'The Daily Show' sings a Swedish song of socialism -- and it's not ABBA

Updated

The Daily Show

recently sent a correspondent to Stockholm to lampoon America's fear of socialism. Last week, Comedy Central aired the hilarious result in a two-part series skewering innocuous Swedish stereotypes (hot blondes, ABBA) as a way of skewering our more potent stereotypes of socialist programs.

I happened to be in Stockholm last week, visiting an American friend who'd fallen in love with a Swedish girl and moved there to raise a family. He loves it there. He got paternity leave to take care of each kid -- families get 16 months per kid, to split between the parents -- and his children get free health care and education. He says that you can often even ride the bus for free if you've got a kid with you. Fine, but what about those high taxes? He says he doesn't mind paying for the satisfaction of security in unsure times.

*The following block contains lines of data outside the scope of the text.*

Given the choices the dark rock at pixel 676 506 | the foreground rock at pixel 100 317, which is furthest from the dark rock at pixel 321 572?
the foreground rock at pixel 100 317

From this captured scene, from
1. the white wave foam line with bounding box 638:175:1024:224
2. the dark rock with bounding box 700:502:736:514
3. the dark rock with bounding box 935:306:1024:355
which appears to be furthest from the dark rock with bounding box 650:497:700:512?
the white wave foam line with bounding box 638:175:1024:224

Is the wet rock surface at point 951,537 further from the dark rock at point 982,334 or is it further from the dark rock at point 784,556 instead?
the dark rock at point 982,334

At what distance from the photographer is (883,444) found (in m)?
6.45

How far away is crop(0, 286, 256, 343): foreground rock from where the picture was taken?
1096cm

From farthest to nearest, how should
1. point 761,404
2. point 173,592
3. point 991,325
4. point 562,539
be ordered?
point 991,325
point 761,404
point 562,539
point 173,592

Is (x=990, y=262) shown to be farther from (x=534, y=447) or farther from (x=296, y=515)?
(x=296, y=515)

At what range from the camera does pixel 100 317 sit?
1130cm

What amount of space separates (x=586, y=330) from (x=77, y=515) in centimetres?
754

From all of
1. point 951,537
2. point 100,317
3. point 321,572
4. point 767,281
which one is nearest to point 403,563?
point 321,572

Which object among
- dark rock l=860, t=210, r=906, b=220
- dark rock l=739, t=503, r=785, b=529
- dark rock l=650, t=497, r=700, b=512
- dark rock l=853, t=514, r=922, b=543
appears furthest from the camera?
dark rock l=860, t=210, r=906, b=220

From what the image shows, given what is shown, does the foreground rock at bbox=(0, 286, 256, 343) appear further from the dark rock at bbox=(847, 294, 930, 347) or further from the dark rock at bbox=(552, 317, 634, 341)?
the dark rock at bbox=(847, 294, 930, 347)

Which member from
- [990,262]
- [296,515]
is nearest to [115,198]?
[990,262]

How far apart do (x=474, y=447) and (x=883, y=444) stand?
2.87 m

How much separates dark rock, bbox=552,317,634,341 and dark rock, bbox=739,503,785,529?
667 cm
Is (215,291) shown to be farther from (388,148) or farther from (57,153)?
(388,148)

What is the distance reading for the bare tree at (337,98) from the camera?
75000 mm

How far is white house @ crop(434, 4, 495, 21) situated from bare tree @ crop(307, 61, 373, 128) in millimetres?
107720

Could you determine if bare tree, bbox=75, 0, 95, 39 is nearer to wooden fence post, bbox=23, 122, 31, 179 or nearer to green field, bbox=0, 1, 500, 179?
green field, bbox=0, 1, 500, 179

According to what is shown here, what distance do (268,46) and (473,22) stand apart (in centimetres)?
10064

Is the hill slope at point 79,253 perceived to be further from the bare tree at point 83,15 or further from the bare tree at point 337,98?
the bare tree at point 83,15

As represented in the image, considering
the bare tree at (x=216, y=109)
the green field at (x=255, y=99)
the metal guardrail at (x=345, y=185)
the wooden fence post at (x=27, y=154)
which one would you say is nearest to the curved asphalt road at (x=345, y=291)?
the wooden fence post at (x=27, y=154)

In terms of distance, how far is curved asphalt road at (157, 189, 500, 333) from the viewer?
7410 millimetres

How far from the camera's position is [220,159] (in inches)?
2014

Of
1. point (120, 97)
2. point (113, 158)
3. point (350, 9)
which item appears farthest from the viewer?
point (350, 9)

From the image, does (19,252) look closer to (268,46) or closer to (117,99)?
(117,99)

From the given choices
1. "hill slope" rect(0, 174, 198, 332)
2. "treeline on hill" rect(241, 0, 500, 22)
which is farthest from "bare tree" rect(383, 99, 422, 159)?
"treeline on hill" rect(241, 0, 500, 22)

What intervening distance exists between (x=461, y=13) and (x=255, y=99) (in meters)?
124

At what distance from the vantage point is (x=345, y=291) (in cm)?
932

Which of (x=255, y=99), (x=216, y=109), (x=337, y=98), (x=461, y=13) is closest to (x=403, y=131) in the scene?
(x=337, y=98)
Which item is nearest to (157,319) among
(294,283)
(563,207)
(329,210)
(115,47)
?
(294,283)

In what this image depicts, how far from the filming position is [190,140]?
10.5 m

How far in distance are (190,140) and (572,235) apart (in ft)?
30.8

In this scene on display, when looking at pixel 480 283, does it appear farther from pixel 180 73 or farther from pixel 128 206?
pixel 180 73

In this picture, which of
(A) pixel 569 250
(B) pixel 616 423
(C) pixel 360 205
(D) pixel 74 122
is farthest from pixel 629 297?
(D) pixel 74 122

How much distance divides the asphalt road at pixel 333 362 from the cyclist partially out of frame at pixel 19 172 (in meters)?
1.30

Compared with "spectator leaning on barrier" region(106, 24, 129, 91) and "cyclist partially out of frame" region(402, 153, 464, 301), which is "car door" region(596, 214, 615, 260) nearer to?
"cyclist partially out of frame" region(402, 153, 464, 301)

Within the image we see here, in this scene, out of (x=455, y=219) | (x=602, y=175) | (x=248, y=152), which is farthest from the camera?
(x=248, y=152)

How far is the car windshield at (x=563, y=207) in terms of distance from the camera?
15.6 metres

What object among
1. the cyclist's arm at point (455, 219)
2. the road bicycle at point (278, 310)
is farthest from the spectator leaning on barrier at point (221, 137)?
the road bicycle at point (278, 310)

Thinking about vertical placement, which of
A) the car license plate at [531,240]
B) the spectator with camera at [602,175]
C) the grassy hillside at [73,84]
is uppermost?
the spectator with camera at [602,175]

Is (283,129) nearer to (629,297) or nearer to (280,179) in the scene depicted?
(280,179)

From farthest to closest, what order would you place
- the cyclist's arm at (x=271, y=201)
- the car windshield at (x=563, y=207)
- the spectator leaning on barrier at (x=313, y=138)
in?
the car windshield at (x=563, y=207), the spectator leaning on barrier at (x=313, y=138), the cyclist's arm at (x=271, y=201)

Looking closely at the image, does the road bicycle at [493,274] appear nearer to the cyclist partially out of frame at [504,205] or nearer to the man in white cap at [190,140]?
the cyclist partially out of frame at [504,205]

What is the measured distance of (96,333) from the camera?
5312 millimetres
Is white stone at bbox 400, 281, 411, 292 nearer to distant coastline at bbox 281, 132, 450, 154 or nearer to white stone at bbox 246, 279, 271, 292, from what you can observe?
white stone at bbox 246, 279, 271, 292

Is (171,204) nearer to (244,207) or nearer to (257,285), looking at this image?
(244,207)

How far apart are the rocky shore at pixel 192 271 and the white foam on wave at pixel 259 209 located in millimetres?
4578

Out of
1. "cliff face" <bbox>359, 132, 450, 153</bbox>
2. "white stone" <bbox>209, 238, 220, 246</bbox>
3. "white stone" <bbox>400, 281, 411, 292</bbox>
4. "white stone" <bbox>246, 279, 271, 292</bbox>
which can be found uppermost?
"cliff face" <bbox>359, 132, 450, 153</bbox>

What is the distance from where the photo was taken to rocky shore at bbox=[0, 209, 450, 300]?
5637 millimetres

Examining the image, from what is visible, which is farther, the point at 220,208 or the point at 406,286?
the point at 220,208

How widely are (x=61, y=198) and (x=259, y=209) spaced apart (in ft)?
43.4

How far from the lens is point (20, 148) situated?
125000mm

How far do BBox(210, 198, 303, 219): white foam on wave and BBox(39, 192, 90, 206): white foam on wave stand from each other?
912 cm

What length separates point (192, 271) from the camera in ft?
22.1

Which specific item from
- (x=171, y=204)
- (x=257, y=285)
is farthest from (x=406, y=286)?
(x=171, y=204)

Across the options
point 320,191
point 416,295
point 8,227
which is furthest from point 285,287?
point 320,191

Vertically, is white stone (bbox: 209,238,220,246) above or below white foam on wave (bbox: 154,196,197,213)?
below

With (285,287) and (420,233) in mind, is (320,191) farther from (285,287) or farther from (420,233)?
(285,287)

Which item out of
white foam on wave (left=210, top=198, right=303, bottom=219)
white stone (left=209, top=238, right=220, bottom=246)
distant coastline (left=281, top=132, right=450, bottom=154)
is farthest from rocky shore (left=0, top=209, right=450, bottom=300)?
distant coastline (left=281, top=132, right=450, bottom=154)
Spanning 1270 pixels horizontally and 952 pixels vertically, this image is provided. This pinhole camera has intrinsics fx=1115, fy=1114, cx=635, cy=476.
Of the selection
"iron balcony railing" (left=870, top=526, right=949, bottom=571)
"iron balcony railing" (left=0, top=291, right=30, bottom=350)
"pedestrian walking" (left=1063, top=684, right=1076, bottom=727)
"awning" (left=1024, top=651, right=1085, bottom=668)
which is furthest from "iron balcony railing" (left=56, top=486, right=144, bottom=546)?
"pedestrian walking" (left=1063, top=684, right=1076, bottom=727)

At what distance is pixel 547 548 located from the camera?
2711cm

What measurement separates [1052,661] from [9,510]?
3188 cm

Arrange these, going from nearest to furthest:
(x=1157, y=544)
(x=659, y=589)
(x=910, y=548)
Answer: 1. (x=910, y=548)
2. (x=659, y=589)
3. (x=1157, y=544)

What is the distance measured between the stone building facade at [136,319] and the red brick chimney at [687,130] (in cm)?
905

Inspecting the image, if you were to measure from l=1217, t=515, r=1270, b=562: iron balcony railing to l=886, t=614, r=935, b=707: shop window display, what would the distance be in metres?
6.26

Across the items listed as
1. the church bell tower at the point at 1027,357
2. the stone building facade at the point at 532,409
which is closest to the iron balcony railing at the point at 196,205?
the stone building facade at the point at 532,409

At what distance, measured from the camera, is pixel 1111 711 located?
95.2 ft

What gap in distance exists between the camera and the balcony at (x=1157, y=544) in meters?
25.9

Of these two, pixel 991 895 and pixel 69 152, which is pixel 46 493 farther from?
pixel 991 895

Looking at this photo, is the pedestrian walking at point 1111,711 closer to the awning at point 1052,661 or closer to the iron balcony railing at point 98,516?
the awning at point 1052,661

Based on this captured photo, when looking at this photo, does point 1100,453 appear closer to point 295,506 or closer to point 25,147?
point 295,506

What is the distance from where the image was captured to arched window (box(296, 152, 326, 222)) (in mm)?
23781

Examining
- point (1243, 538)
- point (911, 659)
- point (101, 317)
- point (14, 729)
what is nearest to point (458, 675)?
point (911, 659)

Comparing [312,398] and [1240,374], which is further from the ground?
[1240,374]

When Americans ask him about his new socialist life, he illustrates it this way: In much of Africa, children can't go to school if their parents can't pay for the tuition; if you're poor, you can't go to school. Americans find that sort of exclusivity uncivilized. And the Swedish, he says, find our system of forcing citizens to pay for our own medical care equally uncivilized, equally contrary to the general condition of the population. We like libraries and fire stations and public education, all government-funded and, therefore, socialist. But some of our commentators borrow from the Red Scare of ages past, railing against "socialism" as if it were inherently dangerous.